Oh, I will wait until you people have a look into my askforHELP.epub file.

But again, is it no possible to manually remove <pre> tags manually? Why is that?
I am very familiarized with writing macros in Word? Could anything useful be done in Word? Although I have never used them before, I have also installed both Dreamwaver and Adobre Acrobat Pro in my PC. Can they be useful in this context?

I also read somewhere a suggestion to convert <pre> tags into <p> tags. Does this mean just substitue <p for <pre in the XHTML? I did this and the individual lines of code text all bunched up in a single paragraph.
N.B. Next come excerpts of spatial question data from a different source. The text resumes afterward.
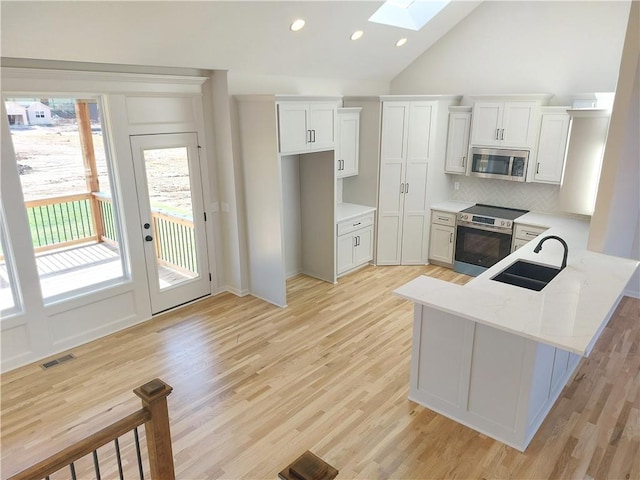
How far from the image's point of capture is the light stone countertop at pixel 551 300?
2594mm

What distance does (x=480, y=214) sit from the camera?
6.00m

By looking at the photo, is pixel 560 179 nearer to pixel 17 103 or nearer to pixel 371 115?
pixel 371 115

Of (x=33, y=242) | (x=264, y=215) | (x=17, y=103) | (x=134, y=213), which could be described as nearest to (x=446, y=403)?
(x=264, y=215)

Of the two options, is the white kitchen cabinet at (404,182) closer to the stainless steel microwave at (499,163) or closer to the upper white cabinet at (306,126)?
the stainless steel microwave at (499,163)

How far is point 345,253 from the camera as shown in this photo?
612 cm

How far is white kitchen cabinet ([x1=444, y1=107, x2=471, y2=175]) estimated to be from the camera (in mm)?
6078

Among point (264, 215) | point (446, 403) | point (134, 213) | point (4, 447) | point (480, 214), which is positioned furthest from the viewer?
point (480, 214)

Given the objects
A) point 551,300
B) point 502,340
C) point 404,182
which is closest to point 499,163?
point 404,182

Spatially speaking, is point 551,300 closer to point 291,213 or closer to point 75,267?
point 291,213

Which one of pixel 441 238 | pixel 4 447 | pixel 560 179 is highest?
pixel 560 179

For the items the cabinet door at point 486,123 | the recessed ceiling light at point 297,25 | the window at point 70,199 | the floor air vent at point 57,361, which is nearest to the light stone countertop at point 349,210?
the cabinet door at point 486,123

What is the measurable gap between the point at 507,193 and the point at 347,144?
93.7 inches

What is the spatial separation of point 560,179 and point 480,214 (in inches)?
40.8

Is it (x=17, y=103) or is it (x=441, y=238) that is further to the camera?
(x=441, y=238)
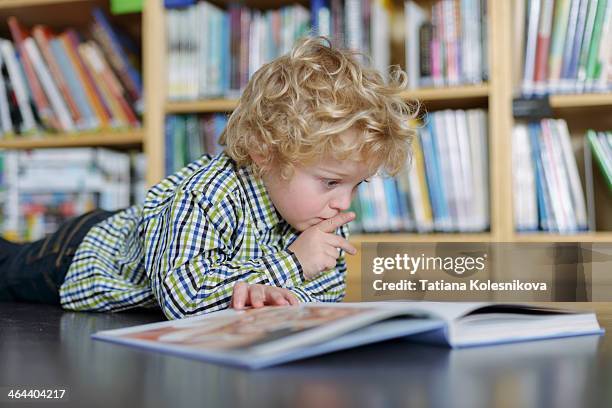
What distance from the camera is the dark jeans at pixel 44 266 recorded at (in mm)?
1390

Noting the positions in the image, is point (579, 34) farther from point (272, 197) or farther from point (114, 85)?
point (114, 85)

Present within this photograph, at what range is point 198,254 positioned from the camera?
1049mm

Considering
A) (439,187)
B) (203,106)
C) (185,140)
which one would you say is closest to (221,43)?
(203,106)

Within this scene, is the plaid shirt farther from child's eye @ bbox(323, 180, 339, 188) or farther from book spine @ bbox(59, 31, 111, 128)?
book spine @ bbox(59, 31, 111, 128)

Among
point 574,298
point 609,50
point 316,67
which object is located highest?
point 609,50

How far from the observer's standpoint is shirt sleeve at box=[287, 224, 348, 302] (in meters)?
1.15

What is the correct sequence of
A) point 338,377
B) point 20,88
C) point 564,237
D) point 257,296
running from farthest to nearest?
point 20,88
point 564,237
point 257,296
point 338,377

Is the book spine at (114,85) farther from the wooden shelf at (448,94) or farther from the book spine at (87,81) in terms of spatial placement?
the wooden shelf at (448,94)

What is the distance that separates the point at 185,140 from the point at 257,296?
1.34 meters

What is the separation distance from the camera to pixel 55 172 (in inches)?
89.4

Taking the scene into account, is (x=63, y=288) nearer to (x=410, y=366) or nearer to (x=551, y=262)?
(x=410, y=366)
Or must it be done in tandem with other changes?

Am I expressisng myself clearly? Is there any info I left out?
I just want — at the very least — have the code text converted into body text. The best would be to be able to specify different font sizes for body text and code text.

I cannot contemplate going to bed this one more day without learning how to solve this issue.

Please forgive for not being able to be more concise. It is a steep learning curve in the beginning. Thanks indeed in advance.

SB
Attached Files
File Type: epub askingforHELP.epub (7.8 KB, 311 views)
sergio blum is offline   Reply With Quote
Old 10-09-2010, 08:36 PM   #2
DoctorOhh
US Navy, Retired
DoctorOhh ought to be getting tired of karma fortunes by now.DoctorOhh ought to be getting tired of karma fortunes by now.DoctorOhh ought to be getting tired of karma fortunes by now.DoctorOhh ought to be getting tired of karma fortunes by now.DoctorOhh ought to be getting tired of karma fortunes by now.DoctorOhh ought to be getting tired of karma fortunes by now.DoctorOhh ought to be getting tired of karma fortunes by now.DoctorOhh ought to be getting tired of karma fortunes by now.DoctorOhh ought to be getting tired of karma fortunes by now.DoctorOhh ought to be getting tired of karma fortunes by now.DoctorOhh ought to be getting tired of karma fortunes by now.
 
DoctorOhh's Avatar
 
Posts: 9,864
Karma: 13806776
Join Date: Feb 2009
Location: North Carolina
Device: Icarus Illumina XL HD, Nexus 7
Quote:
Originally Posted by sergio blum View Post
I failed to say that the conversions I am trying to do are from CHM to EPUB. The CHM contains body text and examples of ActionScript code.
Any book of code often uses <pre> tags to ensure that the code is viewable exactly as required for a given language.

Quote:
Originally Posted by sergio blum View Post
But again, is it no possible to manually remove <pre> tags manually? Why is that?
It is possible, even easy, but your code examples will be jumbled by epubs attempt to reflow the text.

Quote:
Originally Posted by sergio blum View Post
I also read somewhere a suggestion to convert <pre> tags into <p> tags. Does this mean just substitue <p for <pre in the XHTML? I did this and the individual lines of code text all bunched up in a single paragraph. Or must it be done in tandem with other changes?
That is why there are <pre> tags so the code remains correctly laid out.

Quote:
Originally Posted by sergio blum View Post
Am I expressisng myself clearly? Is there any info I left out? I just want — at the very least — have the code text converted into body text. The best would be to be able to specify different font sizes for body text and code text.
Yes, you are expressing yourself clearly the only problem is the type of book. ldolse and I were both referring to recreational novels and not a book of code.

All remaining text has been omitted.